Here is a one-question quiz. Place a check by the most correct answer. Spiritual change in a Christian life is:
___ a. all right if you don't overdo it.
___ b. very beneficial for my friends.
___ c. something to be pursued wholeheartedly.
Although "b" is a true statement, the best response is "c": something to be pursued diligently. God desires continual, wholehearted conformity "to the likeness of his son" (Romans 8:29). It's not enough merely to begin a program of change. God wants to complete what He begins.
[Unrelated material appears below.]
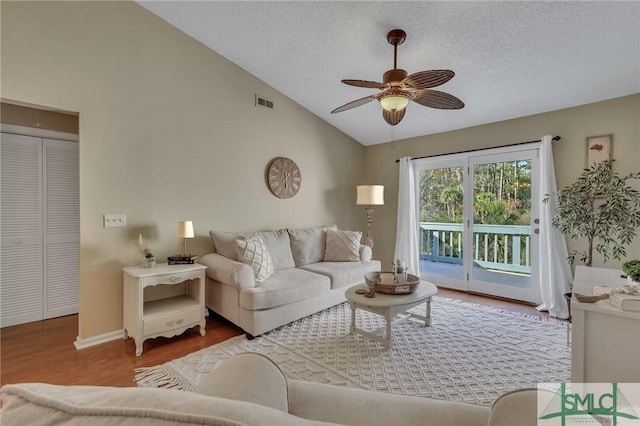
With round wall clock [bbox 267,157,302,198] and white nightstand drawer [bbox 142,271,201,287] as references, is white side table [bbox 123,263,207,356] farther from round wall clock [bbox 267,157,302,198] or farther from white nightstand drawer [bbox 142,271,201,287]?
round wall clock [bbox 267,157,302,198]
That's why Jehu, though he started out well in handling his God-given assignment, lost God's full commendation because he did a mediocre job (10:28-29).
Think back to the last major area of change you began to work on in your life: a habit, new priority, neglected relationship. Did you approach the assignment wholeheartedly? Are there still unwritten chapters in your story of "How God Helped Me to Change"? If so, what needs to be written -- today?
Many Christians have enough religion to make them decent, but not enough to make them dynamic. (The Daily Walk, April 10, 2008, p. 16)It may sound obvious that the answer is "c", yet so many believers are living in the "a" and "b" realm. In fact, when I was beginning a more wholehearted kind of life in my early 20's, I had a family member imply that "a" is really the way to live by saying, "Carol, you know you can get too fanatical about these things." She was a nominal believer, but there are many people who would even call themselves committed believers, some even in leadership positions, that are in the "a" or "b" category. That leaves the "c" people often alone and a misfit in the church.
I recently received a letter from a Bible Book Club member whose eyes have been opened to "c" kind of living, and she has no one in her realm to talk to that really understands. She is alone, and she is also feeling great attack from the enemy in her wholehearted pursuit of God (If you aren't wholehearted, consider yourself a "low-maintenance" project for the enemy.).
I pray we all make the enemy shake (not arrogantly though), and we find other "misfits" for fellowship. :)
Lord, there is a reason why this post has been so hard to write. The message of wholeheartedness is one that the enemy would like to keep under wraps, lulling Your church into complacency in such a subtle way that no one realizes that they are falling asleep.
Lord, wake us, knowing You do not forsake us (2 Chronicles 16:9), and make the enemy shake in his boots! The same power that caused Jesus to rise from the dead is available to us. May we use it for Your glory! Amen.